**Предложенный отрывок**
/---
От Шиффа до Кисина

Пианисты в Карнеги-холле

Осмелюсь заявить, что золотая эпоха пианизма, начатая Листом и Шопеном, продолженная Рахманиновым и Корто и подхваченная Горовицем, Рубинштейном, Рихтером, Гилельсом и их современниками, не только продолжается, но дарит нам небывалое разнообразие личностей и интерпретаций.

Пианисты в Карнеги-холле
Михаил Лифиц

Михаил Плетнев и Григорий Соколов, увы, в США давно не играли, Игорь Левит, обладатель премии «Гилмора», играл на Гилмор-фестивале в Каламазу, штат Мичиган, но в Нью-Йорке появится только осенью.Тем не менее только в апреле и мае в Карнеги-холле можно было  услышать Маурицио Поллини, Андраша Шиффа, Даниила Трифонова, Юджу Ванг, Евгения Кисина, Эмануэля Акса. В марте с сольными концертами выступали Митцуко Учида и Пьер-Лорен Эймар. 

Из этого списка я выбрала четыре имени, руководствуясь давно опробованным правилом: пойду ли я на любой концерт с их участием или нет.  Я бы добавила сюда и Лейфа Уве Андснеса, но как резидент Нью-Йоркского филармонического он играл в этом году не в Карнеги, а в зале Дэвида Геффена.

Сначала имя новое – Михаил Лифиц, дебютировавший с сольным концертом в Weill Recital Hall. Он молод, но в Нью-Йорке известен как камерный ансамблист, а в мире – и как солист, и как победитель престижного конкурса им. Бузони. Родился в Ташкенте, в основе его музыкального образования – «русская школа», но большая часть его обучения прошла в Европе: Ганновер и потом Имола (Италия), где «круг замкнулся», потому что в Имоле Лифиц попал в руки Бориса Петрушанского, превосходного пианиста и педагога из школы Льва Наумова.

Интернациональное воспитание пало на благодатную почву. Лифиц оказался музыкантом серьезным и утонченным, с культурой, воображением и техникой, которая позволяет ему до конца реализовывать свое музыкантское видение. Парадоксальное соединение в программе одной из последних сонат Шуберта (Соль мажор, 1826) и 24 прелюдий Шостаковича (1933) оказалось совсем не странным: в момент создания этих опусов обоим авторам еще не было 30. Только  Шуберт уже был обречен, а перед Шостаковичем простиралась большая (он еще не знал, насколько сложная) жизнь.

«Величественная меланхолия» 20-минутной первой части сонаты Шуберта (почти импровизационный поток музыкант организовал с почти рихтеровской неумолимой логикой) была пронизана той же тихой нежностью, что иные из прелюдий Шостаковича, а колючие и жанровые эпизоды прелюдий перекликались с предмалеровскими трагическими моментами у Шуберта. А в конце – неожиданный поворот: последняя, грандиозная, эпическая Прелюдия и фуга из цикла 1951 года, в которую Лифиц «влетел» без паузы, благо тональность та же – трагический ре минор. Боль и величие, «русскость» основной темы и еврейская жалоба второй, эпическая грандиозность и голос одиночества. Так много этим концертом было сказано, что после него казалось, будто целая жизнь прошла перед глазами.
\---
**Ваше задание**
Продолжите приведенную выше статью о пианистах в Карнеги-холле, начав сразу после ее последнего предложения.

**Исходные данные**
/---
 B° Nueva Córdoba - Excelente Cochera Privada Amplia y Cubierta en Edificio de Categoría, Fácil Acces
\---
/---
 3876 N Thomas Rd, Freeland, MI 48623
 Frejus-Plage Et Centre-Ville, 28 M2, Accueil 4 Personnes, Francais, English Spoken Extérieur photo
\---
**Результат выполнения**
Лифиц сейчас работает над записями всех фортепианных сочинений Шуберта и уже выпустил первый диск его фортепианных сонат (на фирме Decca). Такое погружение в мир одного композитора всегда отличало и Андраша Шиффа, который в свои 65 лет остается одной из центральных фигур на сегодняшней музыкальной сцене.

Андраш Шифф

Этой весной Шифф приехал в Нью-Йорк с двумя программами своей любимой европейской классики. Помните циклы из последних сонат Гайдна, Моцарта, Бетховена, Шуберта, исполненные им недавно? Теперь - Брамс, тоже «позднего периода», фортепианные пьесы соч. 76, 116, 117, 118, 119 в окружении сочинений Мендельсона, Бетховена, Моцарта, Шумана и Баха. Главная нота, особенно проникновенно звучавшая в последних опусах Брамса, - осеннее увядание, сожаления, воспоминания, мудрость и печаль.

У Шиффа свои правила: он играет на венском, мягком по тону «Безендорфере», инструмент ставит под углом – так что к публике сидит не в профиль, а слегка от нее отвернувшись, и между пьесами просит не аплодировать (и уж тем более не пускать никого в зал). Все это не причуды – Шифф относится к процессу исполнения в высшей степени серезно и от публики ждет того же. Он не обладает физическими данными большого виртуоза «мацуевского склада», но превратил ограничения в достоинства. Он тих, и вслушивается, и нас заставляет слушать. Он создает атмосферу максимальной сосредоточенности, дабы ничто не отвлекало от возводимого им музыкального храма. В этом храме и впрямь столько тонких, изысканных, порой неожиданных деталей, что отвлекаться недосуг и ты отдаешься этому завораживающему музыкальному потоку.

Даниил Трифонов

Даниил Трифонов тоже роялей не разбивает, хотя, когда надо, достигает нужной мощи. О его «мелкой технике» говорить не приходится – совершенство и способность к фантастическому звуковому многообразию. Отличает его от Шиффа не только молодость (трудно поверить, что ему только 27), но и разнообразие репертуара. Серия «Перспективы», которой в уходящем сезоне отметил Трифонова Карнеги-холл, оказалась пока что едва ли не самой многогранной из всех «Перспектив» за почти 20 лет их существования.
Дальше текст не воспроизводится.